■ TRECHO DA PÁGINA
Finanças

Câmara aprova novo sistema de crédito à exportação e amplia financiamento a empresas brasileiras no exterior

Projeto reorganiza instrumentos públicos de apoio às vendas externas, amplia garantias e busca facilitar acesso de empresas ao crédito internacional; texto segue para sanção presidencial

Agência O Globo - 02/03/2026
Câmara aprova novo sistema de crédito à exportação e amplia financiamento a empresas brasileiras no exterior
Plenário da Câmara dos Deputados - Foto: Kayo Magalhães/Câmara dos Deputados

A Câmara dos Deputados aprovou nesta terça-feira o projeto de lei que institui um novo sistema brasileiro de apoio oficial ao crédito à exportação, além de modernizar os mecanismos públicos de financiamento para empresas que comercializam bens e serviços no exterior. A proposta segue agora para sanção presidencial.

O projeto consolida e atualiza as regras para concessão de crédito e garantias públicas às exportações brasileiras, com objetivo de ampliar o acesso de pequenas e médias empresas ao financiamento necessário para operações internacionais.

Entre as principais mudanças, está a reformulação do Fundo Garantidor de Operações de Comércio Exterior (FGCE), que passa a oferecer coberturas ampliadas e novas formas de capitalização pela União. Na prática, o fundo terá maior capacidade de garantir operações de crédito, reduzindo riscos para bancos financiadores e facilitando a concessão de empréstimos a exportadores brasileiros.

O texto determina ainda que, caso o patrimônio do FGCE seja insuficiente para cobrir indenizações, a União deverá honrar as garantias concedidas. A exposição do fundo acima de seu patrimônio líquido deverá ser registrada no Anexo de Riscos Fiscais da Lei de Diretrizes Orçamentárias (LDO).

Outra inovação é a ampliação dos prazos de financiamento na fase pré-embarque para pequenas e médias empresas, que passam de 180 para até 750 dias — medida estratégica para setores industriais com ciclos de produção mais longos antes da exportação.

O projeto também permite maior participação de instituições financeiras e seguradoras privadas como operadoras indiretas das políticas públicas de crédito à exportação, modelo já utilizado em países que apoiam suas empresas no comércio internacional por meio de agências oficiais.

Está prevista ainda a criação de um portal digital único para solicitação de apoio oficial às exportações, com tramitação simultânea dos pedidos e mais transparência sobre condições financeiras, análise de risco e acompanhamento das operações.

■ REGISTROS FORNECIDOS
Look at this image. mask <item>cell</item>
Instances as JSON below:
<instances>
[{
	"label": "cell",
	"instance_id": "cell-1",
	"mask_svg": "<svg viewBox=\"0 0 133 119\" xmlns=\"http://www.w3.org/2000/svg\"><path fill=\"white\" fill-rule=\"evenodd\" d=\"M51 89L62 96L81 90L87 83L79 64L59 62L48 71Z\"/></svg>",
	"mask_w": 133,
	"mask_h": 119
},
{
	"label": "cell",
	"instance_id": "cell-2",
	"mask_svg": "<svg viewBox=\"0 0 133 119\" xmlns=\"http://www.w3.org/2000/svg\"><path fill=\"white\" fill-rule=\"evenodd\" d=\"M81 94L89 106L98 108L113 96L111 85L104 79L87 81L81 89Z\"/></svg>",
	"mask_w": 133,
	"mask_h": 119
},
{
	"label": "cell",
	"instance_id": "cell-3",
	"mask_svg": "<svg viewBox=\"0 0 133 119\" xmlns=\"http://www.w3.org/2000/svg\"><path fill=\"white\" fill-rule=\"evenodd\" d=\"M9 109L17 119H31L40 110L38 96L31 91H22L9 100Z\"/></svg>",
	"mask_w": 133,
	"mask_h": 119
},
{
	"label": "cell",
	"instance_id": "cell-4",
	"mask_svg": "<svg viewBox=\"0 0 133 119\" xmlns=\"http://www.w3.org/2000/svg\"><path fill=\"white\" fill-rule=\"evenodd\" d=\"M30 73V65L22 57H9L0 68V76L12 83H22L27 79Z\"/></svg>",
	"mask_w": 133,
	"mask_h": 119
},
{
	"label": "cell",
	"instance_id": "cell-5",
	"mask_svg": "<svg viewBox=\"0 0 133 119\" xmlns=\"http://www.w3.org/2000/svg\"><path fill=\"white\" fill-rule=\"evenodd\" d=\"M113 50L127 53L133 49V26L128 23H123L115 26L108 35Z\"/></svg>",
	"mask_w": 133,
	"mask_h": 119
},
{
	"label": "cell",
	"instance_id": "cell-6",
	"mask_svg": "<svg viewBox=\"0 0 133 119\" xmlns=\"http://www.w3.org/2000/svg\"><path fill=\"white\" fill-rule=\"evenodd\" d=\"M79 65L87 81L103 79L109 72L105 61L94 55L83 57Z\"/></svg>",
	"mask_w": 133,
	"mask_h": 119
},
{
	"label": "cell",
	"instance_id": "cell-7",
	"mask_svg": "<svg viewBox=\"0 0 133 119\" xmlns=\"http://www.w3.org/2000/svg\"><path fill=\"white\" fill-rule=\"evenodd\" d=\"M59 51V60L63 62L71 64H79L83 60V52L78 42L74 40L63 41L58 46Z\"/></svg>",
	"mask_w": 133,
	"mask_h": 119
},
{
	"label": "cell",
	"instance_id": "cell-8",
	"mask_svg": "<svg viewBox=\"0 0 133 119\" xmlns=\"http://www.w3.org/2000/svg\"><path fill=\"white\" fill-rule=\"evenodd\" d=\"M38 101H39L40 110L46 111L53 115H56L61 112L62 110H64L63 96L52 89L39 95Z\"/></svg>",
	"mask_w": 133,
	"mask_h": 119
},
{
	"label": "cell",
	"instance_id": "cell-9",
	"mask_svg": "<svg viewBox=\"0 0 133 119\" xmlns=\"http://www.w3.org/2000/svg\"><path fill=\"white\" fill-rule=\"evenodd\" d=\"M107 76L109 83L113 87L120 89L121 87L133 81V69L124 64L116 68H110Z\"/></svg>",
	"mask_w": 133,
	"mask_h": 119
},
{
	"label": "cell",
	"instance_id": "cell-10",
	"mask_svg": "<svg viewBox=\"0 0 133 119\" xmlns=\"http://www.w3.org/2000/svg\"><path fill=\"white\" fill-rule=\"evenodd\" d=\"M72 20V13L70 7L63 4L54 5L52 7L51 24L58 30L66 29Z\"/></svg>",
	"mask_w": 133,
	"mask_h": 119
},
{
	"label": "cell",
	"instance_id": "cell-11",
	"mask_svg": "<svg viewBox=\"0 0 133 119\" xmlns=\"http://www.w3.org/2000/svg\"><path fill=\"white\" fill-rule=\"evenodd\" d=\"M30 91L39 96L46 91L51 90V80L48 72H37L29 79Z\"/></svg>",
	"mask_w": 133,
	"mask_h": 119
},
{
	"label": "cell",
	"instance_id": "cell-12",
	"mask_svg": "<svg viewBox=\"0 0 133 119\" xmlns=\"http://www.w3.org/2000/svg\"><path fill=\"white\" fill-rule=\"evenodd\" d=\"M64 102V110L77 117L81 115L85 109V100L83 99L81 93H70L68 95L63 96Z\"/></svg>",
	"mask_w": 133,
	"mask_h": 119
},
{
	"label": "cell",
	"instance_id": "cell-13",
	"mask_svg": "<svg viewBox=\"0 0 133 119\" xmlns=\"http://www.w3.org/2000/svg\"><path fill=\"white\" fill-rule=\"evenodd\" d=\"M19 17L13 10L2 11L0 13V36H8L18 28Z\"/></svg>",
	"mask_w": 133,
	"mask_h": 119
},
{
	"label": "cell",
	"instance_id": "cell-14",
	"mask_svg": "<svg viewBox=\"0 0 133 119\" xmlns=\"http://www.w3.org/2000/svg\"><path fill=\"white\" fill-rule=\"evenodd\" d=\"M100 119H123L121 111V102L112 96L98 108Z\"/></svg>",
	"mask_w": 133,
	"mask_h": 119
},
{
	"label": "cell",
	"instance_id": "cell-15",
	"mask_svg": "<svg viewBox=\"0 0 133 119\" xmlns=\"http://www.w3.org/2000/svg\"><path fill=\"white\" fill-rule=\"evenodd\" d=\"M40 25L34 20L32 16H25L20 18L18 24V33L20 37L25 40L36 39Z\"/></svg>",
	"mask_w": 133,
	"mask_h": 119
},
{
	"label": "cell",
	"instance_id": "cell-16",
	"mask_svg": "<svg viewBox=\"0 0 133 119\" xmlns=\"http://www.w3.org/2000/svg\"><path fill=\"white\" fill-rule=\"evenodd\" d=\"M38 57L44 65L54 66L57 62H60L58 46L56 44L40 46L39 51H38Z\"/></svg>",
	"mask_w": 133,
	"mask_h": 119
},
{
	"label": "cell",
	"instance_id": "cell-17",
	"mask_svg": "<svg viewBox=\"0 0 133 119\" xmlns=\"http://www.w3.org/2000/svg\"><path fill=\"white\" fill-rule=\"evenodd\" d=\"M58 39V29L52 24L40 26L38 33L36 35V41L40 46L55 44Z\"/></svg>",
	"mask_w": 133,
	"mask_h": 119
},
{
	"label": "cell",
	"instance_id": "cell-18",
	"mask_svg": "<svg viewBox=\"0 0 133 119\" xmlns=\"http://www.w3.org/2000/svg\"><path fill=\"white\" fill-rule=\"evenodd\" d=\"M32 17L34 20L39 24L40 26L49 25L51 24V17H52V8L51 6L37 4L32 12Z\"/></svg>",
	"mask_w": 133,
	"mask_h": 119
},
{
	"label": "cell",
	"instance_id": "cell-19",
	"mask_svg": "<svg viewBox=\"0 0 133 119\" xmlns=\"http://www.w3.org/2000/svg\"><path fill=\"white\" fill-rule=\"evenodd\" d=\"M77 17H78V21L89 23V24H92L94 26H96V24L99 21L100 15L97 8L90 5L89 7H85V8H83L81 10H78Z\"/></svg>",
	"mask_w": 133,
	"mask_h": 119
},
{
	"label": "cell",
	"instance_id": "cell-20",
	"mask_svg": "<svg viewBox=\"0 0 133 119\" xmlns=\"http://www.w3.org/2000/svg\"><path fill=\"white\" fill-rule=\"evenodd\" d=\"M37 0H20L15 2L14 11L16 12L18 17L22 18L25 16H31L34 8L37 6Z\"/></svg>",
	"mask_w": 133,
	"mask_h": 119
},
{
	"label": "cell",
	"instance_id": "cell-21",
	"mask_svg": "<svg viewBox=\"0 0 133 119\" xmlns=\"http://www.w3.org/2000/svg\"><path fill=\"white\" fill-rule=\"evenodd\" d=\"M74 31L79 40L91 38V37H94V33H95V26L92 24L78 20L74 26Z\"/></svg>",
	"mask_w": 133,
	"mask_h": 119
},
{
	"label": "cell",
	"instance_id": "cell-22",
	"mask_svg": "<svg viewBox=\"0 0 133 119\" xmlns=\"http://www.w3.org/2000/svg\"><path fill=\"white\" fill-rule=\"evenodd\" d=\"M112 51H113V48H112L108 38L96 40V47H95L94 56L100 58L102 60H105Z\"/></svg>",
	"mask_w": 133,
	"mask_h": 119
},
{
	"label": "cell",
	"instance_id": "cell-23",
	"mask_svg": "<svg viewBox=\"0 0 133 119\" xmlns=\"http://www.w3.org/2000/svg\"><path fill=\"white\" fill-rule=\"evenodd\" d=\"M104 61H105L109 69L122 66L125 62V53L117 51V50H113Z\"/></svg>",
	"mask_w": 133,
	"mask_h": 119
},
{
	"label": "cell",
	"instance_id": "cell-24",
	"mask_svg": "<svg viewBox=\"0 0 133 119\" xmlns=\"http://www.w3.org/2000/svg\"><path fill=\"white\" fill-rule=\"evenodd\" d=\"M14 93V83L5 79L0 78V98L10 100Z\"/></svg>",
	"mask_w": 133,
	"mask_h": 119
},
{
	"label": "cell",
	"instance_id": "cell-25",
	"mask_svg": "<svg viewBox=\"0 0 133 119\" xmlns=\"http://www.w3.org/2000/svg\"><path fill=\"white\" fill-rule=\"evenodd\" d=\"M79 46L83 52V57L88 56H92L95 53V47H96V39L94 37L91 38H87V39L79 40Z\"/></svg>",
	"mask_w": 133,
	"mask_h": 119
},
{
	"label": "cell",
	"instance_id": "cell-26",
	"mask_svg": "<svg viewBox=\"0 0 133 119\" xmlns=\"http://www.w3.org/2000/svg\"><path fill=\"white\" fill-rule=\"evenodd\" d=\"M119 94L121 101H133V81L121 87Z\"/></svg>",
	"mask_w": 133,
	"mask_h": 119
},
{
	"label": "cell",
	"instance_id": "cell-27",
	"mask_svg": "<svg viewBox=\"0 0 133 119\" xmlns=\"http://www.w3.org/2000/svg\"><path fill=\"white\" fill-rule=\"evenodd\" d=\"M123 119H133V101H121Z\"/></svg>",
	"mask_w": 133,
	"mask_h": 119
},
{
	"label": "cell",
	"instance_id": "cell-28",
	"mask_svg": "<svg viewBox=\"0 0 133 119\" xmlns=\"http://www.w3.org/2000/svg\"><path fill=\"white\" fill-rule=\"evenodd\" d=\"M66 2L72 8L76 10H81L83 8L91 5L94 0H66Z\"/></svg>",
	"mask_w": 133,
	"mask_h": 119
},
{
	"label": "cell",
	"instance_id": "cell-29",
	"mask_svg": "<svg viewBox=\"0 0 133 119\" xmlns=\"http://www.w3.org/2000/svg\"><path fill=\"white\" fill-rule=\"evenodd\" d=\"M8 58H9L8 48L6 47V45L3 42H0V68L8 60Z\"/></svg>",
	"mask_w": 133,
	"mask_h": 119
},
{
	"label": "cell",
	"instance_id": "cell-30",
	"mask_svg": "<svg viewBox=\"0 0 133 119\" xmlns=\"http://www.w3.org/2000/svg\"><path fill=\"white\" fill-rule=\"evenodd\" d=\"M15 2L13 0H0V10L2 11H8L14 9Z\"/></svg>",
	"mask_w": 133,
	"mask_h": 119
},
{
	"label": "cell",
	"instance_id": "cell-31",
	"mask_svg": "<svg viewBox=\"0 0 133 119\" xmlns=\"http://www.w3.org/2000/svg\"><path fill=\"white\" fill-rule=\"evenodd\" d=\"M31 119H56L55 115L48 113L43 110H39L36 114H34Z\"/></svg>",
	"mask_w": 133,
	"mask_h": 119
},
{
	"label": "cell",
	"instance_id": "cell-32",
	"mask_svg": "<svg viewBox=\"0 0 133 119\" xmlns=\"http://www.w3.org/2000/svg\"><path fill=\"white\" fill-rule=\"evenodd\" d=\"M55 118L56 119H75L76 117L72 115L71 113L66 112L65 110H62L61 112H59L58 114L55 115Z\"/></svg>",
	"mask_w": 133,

■ REQUISITO
Reproduza, sem alterações, o trecho da matéria sobre crédito à exportação que vai de "O projeto consolida" até "para operações internacionais.". Os registros não têm relação com a matéria sobre crédito à exportação.

■ ÁREA DE RESPOSTA
O projeto consolida e atualiza as regras para concessão de crédito e garantias públicas às exportações brasileiras, com objetivo de ampliar o acesso de pequenas e médias empresas ao financiamento necessário para operações internacionais.